= Acronis Secure Zone =

Hard disk partition type

Acronis Secure Zone is a hard disk partition type created and used by Acronis True Image as a backup storage target.

==Overview==
Backup applications typically use network storage for storing backup archives, but this can be problematic when such resources are not available. Acronis designed a solution to this problem by carving off part of the local disk as a proprietary partition, which they refer to as Acronis Secure Zone. Since this partition is accessibly only by True Image and Backup & Recovery, it functions as a backup target safe from malware, user files, or other uses or corruption. Acronis True Image can manage only one Acronis Secure Zone per computer but can restore data off others (e.g., when a portable hard drive is connected).

==Technical Details==
Although the Acronis Secure Zone has its own partition type, it is actually just a rebadged FAT32 partition labeled ACRONIS SZ, with "partition type" code set to 0xBC. Knowing these requirements, one can manually create and/or manage existing Acronis Secure Zone using any partition manager. Since the Acronis Secure Zone is just a modified FAT32 partition type, it is possible to gain direct access to this partition by changing its partition type code to 0x0B (FAT32 LBA).

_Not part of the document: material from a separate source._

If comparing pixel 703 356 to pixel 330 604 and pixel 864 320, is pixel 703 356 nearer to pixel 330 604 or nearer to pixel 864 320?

Acronis True Image is designed to self-manage the backup archives stored to the Acronis Secure Zone. As such, all backup files are stored with autogenerated names in the root folder. If there is not enough free space for the next backup file, Acronis True Image will delete the oldest image set (base+incremental/differential files) in order to create space for the new files.

==Original Equipment Manufacturer Secure Zone==
OEM versions of True Image are designed to use a special "Original Equipment Manufacturer secure zone", which is technically the same as a regular Acronis Secure Zone, but uses a partition type of 0xBB, and typically contains only a single image file with the "factory default" operating system and application configuration set forth by the manufacturer.